(Records contained in a dataset)
+ + + +

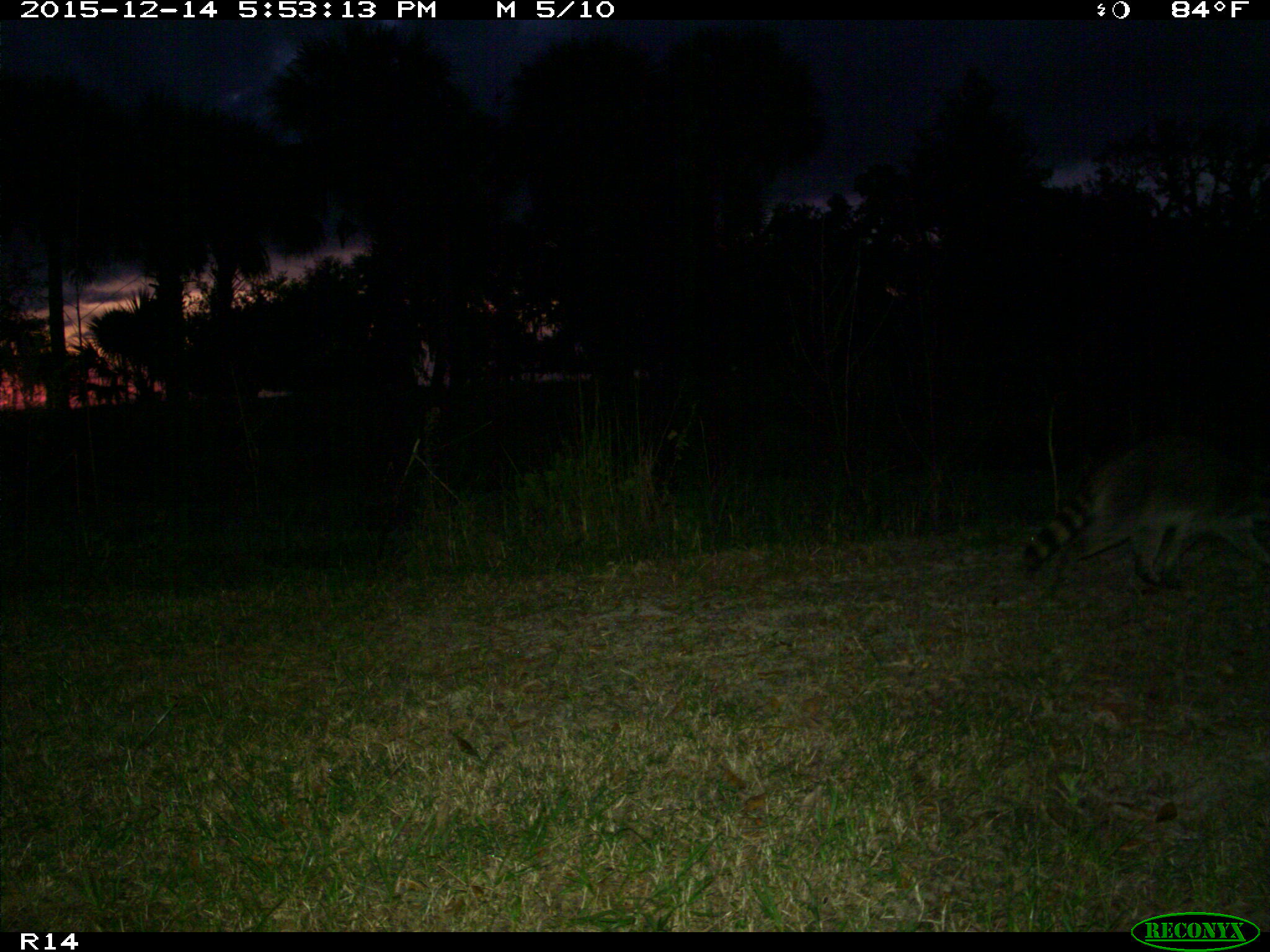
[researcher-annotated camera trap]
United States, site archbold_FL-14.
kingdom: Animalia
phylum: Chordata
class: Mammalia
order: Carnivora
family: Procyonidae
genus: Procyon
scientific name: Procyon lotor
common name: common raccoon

+ + + +

**PROBLEM DESCRIPTION**
Give again only the lines starting at the one that contains "kingdom: Animalia" and running to the end of the data.

**SOLUTION**
kingdom: Animalia
phylum: Chordata
class: Mammalia
order: Carnivora
family: Procyonidae
genus: Procyon
scientific name: Procyon lotor
common name: common raccoon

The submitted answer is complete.